Ajay Avery had given our outfit the luminous title, the Montana Banana Bunch. The Bunch received a generally favorable review in Variety (March 11th, 1982), with a positive mention of my piano skills. Steve Voudouris, John Denver’s guitar tech, arranged for us to have a few minutes backstage with John. We all chatted, and I left with an autograph for my mom.

On March 18th, drummer Jimmy Caselli and I raced back down the mountain to Sacramento. Jimmy and I were in an actual, cool and popular band that played its own music, the Charlie Peacock Group. Now that we had a little extra money in our pockets, it was time to get back to headlining Sacramento and San Francisco clubs. Besides, we were close to signing a record deal – a condition of authenticity every band needed.
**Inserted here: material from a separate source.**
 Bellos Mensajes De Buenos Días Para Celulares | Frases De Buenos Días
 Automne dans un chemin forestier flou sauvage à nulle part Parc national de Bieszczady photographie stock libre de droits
The first seven years of my marriage had been full of youthful fails, uncertainty, chaos, blood-dripping wounds and deep pain undealt with. Because of my neglect, Andi had needed help from (AFDC), Aid to Families with Dependent Children – a federal assistance program for children of families with low or no income.  Now that my sanity was returning, I wanted us off welfare at the first possible moment. That was my goal. Sobriety was making a man out of me and giving our family the first seeds of peace and financial stability. 1982 would prove to be the year that changed everything.

One year before, on March 31st, 1981, producer David Rubinson (my then manager) cut me a check for one-half of the two hundred dollars I was paid by Tommy Boyce and Bobby Hart for the publishing on So Attractive (a song co-written with Steve Holsapple). The other hundred bucks went to my lawyer Lindsey Feldman. David Rubinson, a true mensch, deferred his commission. I was all revved up because the legendary songwriters who wrote The Monkees’ songs had bought my little tune.

All the self-generated buzz in the world couldn’t change the fact that the Boyce and Hart opportunity had been no real opportunity at all – and that’s the way things went for me back then. Before I got my head screwed on straight (that elusive outcome my father valued so much), I was always one great opportunity away from making it.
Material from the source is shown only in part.